Y es cierto; yo no conocía de nada a ese charco, ni jamás lo
había visto antes, pero desde luego que pude reconocer esa mirada mate. La
misma mirada mate de siempre.
Al fondo, se adivinaba una torre; pero no era más que la
cofa de una balandra que naufragó hará cosa de un mes en la bahía y que, nadie
sabe cómo ni con qué propósito, continuó su travesía tierra adentro sumergida
por el fango, entre piedras y pantanos, para ir a dar justamente a ese punto
del horizonte, al fondo, casi lejos. Pero si bien es cierto que un buen día nos
morimos, también lo es que los demás días no.
Después se hizo de noche.
Esa noche no dormí; me tumbé panza arriba entre los
romanescus y calculé cuántas caras tiene la luna: Una.
A continuación, sucedió un estruendo y un temblor sacudió la
tierra y parte de esos cirros que no se alejan, y me levanté de súbito y
malhumorado. Una grieta se abrió en el fondo de un charco (pero no el charco de
antes, sino otro charco distinto, aunque bien parecido), y el charco se derramó
a las profundidades practicando una espiral y la grieta siguió avanzando y me
atravesó por el meridiano, dejándome hecho dos feas mitades; la una, medio deshecha,
y aquella otra, a medio hacer.
Por la mañana encendí la pipa Dr. Plumb y me organicé de
nuevo. Esto es recomponerme, aunque con lo izquierdo al derecho y lo derecho al
revés.
Esta vez fue a hablarme una rama aguada que se había
quebrado bajo el peso de mis hígados.
—Anda y lárgate de aquí —me dijo la muy—, llevas dos noches
aplastándome con tus orinocos.
Y yo fui a responderle “Tú te lo pierdes”, pero en su lugar
pensé: “Tú te lo vas a perder”.
Entonces me mordió. Aquí, en la pierna. Y me fui con la
tibia tibia y un escozor inasumible. El mismo escozor mate e inasumible de
siempre.
Y me tropecé con uno de esos bucles de los que sólo te salva
un lunes.
Pero no hay lunes en esta época del año.
En esta época del año las pareidolias reverdecen y estiran
sus ancas al nadir y yo deambulo nadie y amarillo y luzco un eclipse en la chimenea
como un dios del limo, que tampoco es que sea un demonio, pero que, desde luego,
es poco santo.
Y esa noche no dormí. Tampoco hice más preguntas.

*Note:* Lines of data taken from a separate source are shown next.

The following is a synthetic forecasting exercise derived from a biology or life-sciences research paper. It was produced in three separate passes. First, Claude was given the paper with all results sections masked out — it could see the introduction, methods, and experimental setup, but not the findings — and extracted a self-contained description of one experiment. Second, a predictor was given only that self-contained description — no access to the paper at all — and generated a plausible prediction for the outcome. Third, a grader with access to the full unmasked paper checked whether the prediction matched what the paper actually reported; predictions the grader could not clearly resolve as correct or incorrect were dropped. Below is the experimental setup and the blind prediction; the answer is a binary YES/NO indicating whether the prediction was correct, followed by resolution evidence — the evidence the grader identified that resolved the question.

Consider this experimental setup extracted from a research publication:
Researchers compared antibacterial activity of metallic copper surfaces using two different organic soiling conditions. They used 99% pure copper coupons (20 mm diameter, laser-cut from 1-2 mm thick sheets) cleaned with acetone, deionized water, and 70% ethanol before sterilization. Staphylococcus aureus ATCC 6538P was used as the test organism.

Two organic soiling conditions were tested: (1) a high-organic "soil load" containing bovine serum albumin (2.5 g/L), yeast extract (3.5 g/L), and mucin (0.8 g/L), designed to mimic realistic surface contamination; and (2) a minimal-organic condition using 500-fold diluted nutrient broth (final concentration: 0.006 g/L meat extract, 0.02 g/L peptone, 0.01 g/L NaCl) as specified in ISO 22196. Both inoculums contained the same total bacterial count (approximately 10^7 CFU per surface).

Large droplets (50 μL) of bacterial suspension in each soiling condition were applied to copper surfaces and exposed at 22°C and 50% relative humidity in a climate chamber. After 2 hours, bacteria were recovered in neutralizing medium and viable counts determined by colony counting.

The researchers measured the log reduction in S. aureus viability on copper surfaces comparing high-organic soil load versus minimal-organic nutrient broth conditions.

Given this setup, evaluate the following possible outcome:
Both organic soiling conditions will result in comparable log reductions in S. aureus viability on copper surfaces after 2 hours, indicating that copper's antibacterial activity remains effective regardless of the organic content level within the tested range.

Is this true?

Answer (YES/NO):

Saqué mi vieja pipa Dr. Plumb y observé las cenizas y las manchas
de hollín de mis katiuskas color burdeos.
Después, una tormenta apagada y en silencio.
A continuación, vino a hablarme a mí un suéter sin adulterar,
pero en un dialecto extravagante y, por ende, no supe qué discutir, y me callé.
Yo sólo quiero protestar, y que nunca más amanezca.
Tal vez no sea más que un brécol.
Perseguí el sol un rato más, o una Era básica, y tan pronto
se ocultó tras la cofa de aquella balandra, allá, casi cerca, fue a despuntar
por mi nuca, a mis espaldas, y volví a encontrarme con mi sombra. Apenas me
reconoció, pero me preguntó que cómo estaba.
Entonces fue cuando encendí de nuevo mi vieja pipa Dr. Plumb
y, con una vaharada de humo mate, le dije: Infinito.